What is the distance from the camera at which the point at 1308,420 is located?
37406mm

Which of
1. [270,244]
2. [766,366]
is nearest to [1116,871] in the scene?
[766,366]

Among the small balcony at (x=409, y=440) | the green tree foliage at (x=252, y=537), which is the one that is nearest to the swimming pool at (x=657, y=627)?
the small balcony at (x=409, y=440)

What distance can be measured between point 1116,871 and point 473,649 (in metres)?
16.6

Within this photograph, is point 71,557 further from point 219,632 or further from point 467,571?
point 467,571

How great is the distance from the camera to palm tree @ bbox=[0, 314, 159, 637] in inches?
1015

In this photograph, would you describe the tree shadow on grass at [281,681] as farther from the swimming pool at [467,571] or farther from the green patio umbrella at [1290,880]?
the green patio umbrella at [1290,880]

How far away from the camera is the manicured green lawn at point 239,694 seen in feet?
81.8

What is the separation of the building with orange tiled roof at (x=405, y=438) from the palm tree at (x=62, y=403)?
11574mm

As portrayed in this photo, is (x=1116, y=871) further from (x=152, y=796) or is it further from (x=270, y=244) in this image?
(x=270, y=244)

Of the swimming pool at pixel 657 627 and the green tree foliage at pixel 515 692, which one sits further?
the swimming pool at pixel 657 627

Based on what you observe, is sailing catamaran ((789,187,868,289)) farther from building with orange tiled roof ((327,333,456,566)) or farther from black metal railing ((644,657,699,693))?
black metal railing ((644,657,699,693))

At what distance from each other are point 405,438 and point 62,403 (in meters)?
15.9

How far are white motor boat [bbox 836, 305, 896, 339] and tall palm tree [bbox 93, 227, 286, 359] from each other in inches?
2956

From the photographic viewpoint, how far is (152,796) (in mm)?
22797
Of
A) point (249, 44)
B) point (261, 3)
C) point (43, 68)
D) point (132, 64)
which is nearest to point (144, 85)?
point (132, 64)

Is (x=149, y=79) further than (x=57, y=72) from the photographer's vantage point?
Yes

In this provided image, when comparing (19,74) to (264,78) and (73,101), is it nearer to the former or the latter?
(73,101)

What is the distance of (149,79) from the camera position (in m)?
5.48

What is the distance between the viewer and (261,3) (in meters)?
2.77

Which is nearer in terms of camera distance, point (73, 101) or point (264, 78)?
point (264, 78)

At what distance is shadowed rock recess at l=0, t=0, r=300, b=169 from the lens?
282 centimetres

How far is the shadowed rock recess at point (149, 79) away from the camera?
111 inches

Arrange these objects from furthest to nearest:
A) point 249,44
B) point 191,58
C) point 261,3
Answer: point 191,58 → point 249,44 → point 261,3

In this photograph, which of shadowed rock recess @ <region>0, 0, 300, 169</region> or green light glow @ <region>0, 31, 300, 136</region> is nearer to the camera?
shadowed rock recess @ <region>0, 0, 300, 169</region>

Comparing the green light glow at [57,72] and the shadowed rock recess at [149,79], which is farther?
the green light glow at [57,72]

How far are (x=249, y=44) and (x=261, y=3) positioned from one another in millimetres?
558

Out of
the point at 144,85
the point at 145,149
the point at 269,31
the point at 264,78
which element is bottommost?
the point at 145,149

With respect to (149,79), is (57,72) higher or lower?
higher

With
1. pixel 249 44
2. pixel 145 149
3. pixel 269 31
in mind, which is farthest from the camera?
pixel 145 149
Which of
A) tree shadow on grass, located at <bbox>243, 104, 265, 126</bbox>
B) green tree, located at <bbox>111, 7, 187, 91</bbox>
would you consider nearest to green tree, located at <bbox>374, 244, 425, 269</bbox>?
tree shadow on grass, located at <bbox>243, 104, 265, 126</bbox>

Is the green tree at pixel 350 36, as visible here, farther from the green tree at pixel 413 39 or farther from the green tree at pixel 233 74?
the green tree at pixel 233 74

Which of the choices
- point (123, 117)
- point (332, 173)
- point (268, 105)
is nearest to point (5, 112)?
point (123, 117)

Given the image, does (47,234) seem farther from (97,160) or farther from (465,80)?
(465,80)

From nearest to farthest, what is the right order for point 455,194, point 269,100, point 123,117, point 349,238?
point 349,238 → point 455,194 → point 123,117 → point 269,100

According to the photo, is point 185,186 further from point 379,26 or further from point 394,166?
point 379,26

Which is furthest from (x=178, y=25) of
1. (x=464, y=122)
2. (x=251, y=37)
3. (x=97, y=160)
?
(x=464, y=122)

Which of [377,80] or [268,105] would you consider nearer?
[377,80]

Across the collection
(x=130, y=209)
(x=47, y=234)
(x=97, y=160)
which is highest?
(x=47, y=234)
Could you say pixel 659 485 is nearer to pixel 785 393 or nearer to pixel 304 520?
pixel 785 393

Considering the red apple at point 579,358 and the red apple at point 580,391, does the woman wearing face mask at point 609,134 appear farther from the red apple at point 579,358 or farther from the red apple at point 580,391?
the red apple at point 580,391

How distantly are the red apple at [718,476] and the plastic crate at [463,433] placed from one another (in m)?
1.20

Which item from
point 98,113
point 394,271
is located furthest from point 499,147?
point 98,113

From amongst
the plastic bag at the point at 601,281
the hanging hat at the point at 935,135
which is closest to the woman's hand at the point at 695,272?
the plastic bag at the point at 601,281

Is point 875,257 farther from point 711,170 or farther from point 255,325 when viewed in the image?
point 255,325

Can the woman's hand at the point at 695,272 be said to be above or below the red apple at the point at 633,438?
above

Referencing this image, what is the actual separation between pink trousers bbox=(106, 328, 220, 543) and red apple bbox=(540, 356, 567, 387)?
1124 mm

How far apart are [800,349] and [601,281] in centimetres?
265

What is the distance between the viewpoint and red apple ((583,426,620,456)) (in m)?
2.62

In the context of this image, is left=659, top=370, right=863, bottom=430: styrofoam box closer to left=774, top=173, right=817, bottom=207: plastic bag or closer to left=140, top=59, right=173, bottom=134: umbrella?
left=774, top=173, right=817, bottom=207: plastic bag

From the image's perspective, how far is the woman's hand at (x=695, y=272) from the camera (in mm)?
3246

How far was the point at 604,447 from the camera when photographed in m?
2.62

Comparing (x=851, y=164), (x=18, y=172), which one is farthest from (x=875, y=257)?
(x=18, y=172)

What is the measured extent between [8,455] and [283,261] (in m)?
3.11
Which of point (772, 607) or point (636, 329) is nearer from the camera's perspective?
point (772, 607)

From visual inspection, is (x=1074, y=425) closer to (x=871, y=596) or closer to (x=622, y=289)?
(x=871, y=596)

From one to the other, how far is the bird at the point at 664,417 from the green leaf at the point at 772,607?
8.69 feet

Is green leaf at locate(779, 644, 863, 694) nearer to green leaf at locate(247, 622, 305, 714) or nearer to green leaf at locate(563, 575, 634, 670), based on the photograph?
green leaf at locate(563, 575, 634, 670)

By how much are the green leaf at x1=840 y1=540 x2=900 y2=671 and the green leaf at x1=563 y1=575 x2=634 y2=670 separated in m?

---

Return all of the entries exactly as written.

→ **EXERCISE SOLUTION**
What is the distance from the camera at which the point at 1308,420 is located?
37406mm

Which of
1. [270,244]
2. [766,366]
is nearest to [1116,871] in the scene?
[766,366]

Among the small balcony at (x=409, y=440) | the green tree foliage at (x=252, y=537), which is the one that is nearest to the swimming pool at (x=657, y=627)?
the small balcony at (x=409, y=440)

What distance can be measured between point 1116,871 and point 473,649 (in metres)?
16.6

Within this photograph, is point 71,557 further from point 219,632 or further from point 467,571?
point 467,571

How great is the distance from the camera to palm tree @ bbox=[0, 314, 159, 637] in inches?
1015

In this photograph, would you describe the tree shadow on grass at [281,681] as farther from the swimming pool at [467,571] or farther from the green patio umbrella at [1290,880]?
the green patio umbrella at [1290,880]

How far away from the camera is the manicured green lawn at point 239,694 seen in feet?
81.8

What is the separation of the building with orange tiled roof at (x=405, y=438) from the palm tree at (x=62, y=403)?
11574mm

As portrayed in this photo, is (x=1116, y=871) further from (x=152, y=796) or is it further from (x=270, y=244) in this image?
(x=270, y=244)

Of the swimming pool at pixel 657 627 and the green tree foliage at pixel 515 692, which one sits further?
the swimming pool at pixel 657 627

Based on what you observe, is sailing catamaran ((789,187,868,289)) farther from building with orange tiled roof ((327,333,456,566)) or farther from black metal railing ((644,657,699,693))?
black metal railing ((644,657,699,693))

At what distance from each other are point 405,438 and point 62,403 (in meters)?
15.9

How far are white motor boat [bbox 836, 305, 896, 339] and tall palm tree [bbox 93, 227, 286, 359] from each other in inches?
2956

From the photographic viewpoint, how far is (152,796) (in mm)?
22797
Of
A) point (249, 44)
B) point (261, 3)
C) point (43, 68)
D) point (132, 64)
which is nearest to point (144, 85)?
point (132, 64)

Is (x=149, y=79) further than (x=57, y=72) from the photographer's vantage point?
Yes

In this provided image, when comparing (19,74) to (264,78) and (73,101), is it nearer to the former or the latter?
(73,101)

What is the distance of (149,79) from the camera position (in m)?
5.48

What is the distance between the viewer and (261,3) (in meters)?
2.77

Which is nearer in terms of camera distance, point (73, 101) or point (264, 78)?
point (264, 78)

At what distance is shadowed rock recess at l=0, t=0, r=300, b=169 from the lens?
282 centimetres

How far is the shadowed rock recess at point (149, 79) away from the camera?
111 inches

Arrange these objects from furthest to nearest:
A) point 249,44
B) point 191,58
C) point 261,3
Answer: point 191,58 → point 249,44 → point 261,3

In this photograph, which of shadowed rock recess @ <region>0, 0, 300, 169</region> or green light glow @ <region>0, 31, 300, 136</region> is nearer to the camera?
shadowed rock recess @ <region>0, 0, 300, 169</region>

Comparing the green light glow at [57,72] and the shadowed rock recess at [149,79], which is farther?
the green light glow at [57,72]

How far are (x=249, y=44) and (x=261, y=3) positioned from one another in millimetres?
558

Out of
the point at 144,85
the point at 145,149
the point at 269,31
the point at 264,78
which element is bottommost?
the point at 145,149

With respect to (149,79), is (57,72) higher or lower?
higher

With
1. pixel 249 44
2. pixel 145 149
3. pixel 269 31
in mind, which is farthest from the camera?
pixel 145 149
Which of
A) tree shadow on grass, located at <bbox>243, 104, 265, 126</bbox>
B) green tree, located at <bbox>111, 7, 187, 91</bbox>
would you consider nearest to green tree, located at <bbox>374, 244, 425, 269</bbox>?
tree shadow on grass, located at <bbox>243, 104, 265, 126</bbox>

Is the green tree at pixel 350 36, as visible here, farther from the green tree at pixel 413 39 or farther from the green tree at pixel 233 74?
the green tree at pixel 233 74

Which of the choices
- point (123, 117)
- point (332, 173)
- point (268, 105)
is nearest to point (5, 112)?
point (123, 117)

Given the image, does (47,234) seem farther from (97,160) or farther from (465,80)?
(465,80)

From nearest to farthest, what is the right order for point 455,194, point 269,100, point 123,117, point 349,238?
point 349,238 → point 455,194 → point 123,117 → point 269,100

According to the photo, is point 185,186 further from point 379,26 or further from point 394,166?
point 379,26

Which is furthest from (x=178, y=25) of
1. (x=464, y=122)
2. (x=251, y=37)
3. (x=97, y=160)
?
(x=464, y=122)

Which of [377,80] or [268,105] would you consider nearer?
[377,80]

Across the collection
(x=130, y=209)
(x=47, y=234)
(x=97, y=160)
which is highest?
(x=47, y=234)
Could you say pixel 659 485 is nearer to pixel 785 393 or nearer to pixel 304 520?
pixel 785 393

Considering the red apple at point 579,358 and the red apple at point 580,391, does the woman wearing face mask at point 609,134 appear farther from the red apple at point 579,358 or farther from the red apple at point 580,391?
the red apple at point 580,391

How distantly are the red apple at [718,476] and the plastic crate at [463,433] placed from one another (in m)?
1.20

Which item from
point 98,113
point 394,271
is located furthest from point 499,147?
point 98,113

From amongst
the plastic bag at the point at 601,281
the hanging hat at the point at 935,135
which is closest to the woman's hand at the point at 695,272?
the plastic bag at the point at 601,281

Is point 875,257 farther from point 711,170 or farther from point 255,325 when viewed in the image?
point 255,325

Can the woman's hand at the point at 695,272 be said to be above or below the red apple at the point at 633,438?
above

Referencing this image, what is the actual separation between pink trousers bbox=(106, 328, 220, 543) and red apple bbox=(540, 356, 567, 387)?
1124 mm

How far apart are [800,349] and [601,281] in centimetres?
265

What is the distance between the viewpoint and red apple ((583,426,620,456)) (in m)?
2.62

In the context of this image, is left=659, top=370, right=863, bottom=430: styrofoam box closer to left=774, top=173, right=817, bottom=207: plastic bag or closer to left=140, top=59, right=173, bottom=134: umbrella?
left=774, top=173, right=817, bottom=207: plastic bag

From the image's perspective, how far is the woman's hand at (x=695, y=272) from the camera (in mm)?
3246

How far was the point at 604,447 from the camera when photographed in m?
2.62

Comparing (x=851, y=164), (x=18, y=172), which one is farthest from (x=875, y=257)?
(x=18, y=172)

What is the measured extent between [8,455] and [283,261] (in m)?
3.11
Which of point (772, 607) or point (636, 329) is nearer from the camera's perspective?
point (772, 607)

From visual inspection, is (x=1074, y=425) closer to (x=871, y=596) or closer to (x=622, y=289)?
(x=871, y=596)

From one to the other, how far is the bird at the point at 664,417 from the green leaf at the point at 772,607?
8.69 feet

Is green leaf at locate(779, 644, 863, 694) nearer to green leaf at locate(247, 622, 305, 714) or nearer to green leaf at locate(563, 575, 634, 670), based on the photograph?
green leaf at locate(563, 575, 634, 670)

By how much are the green leaf at x1=840 y1=540 x2=900 y2=671 and the green leaf at x1=563 y1=575 x2=634 y2=670 separated in m?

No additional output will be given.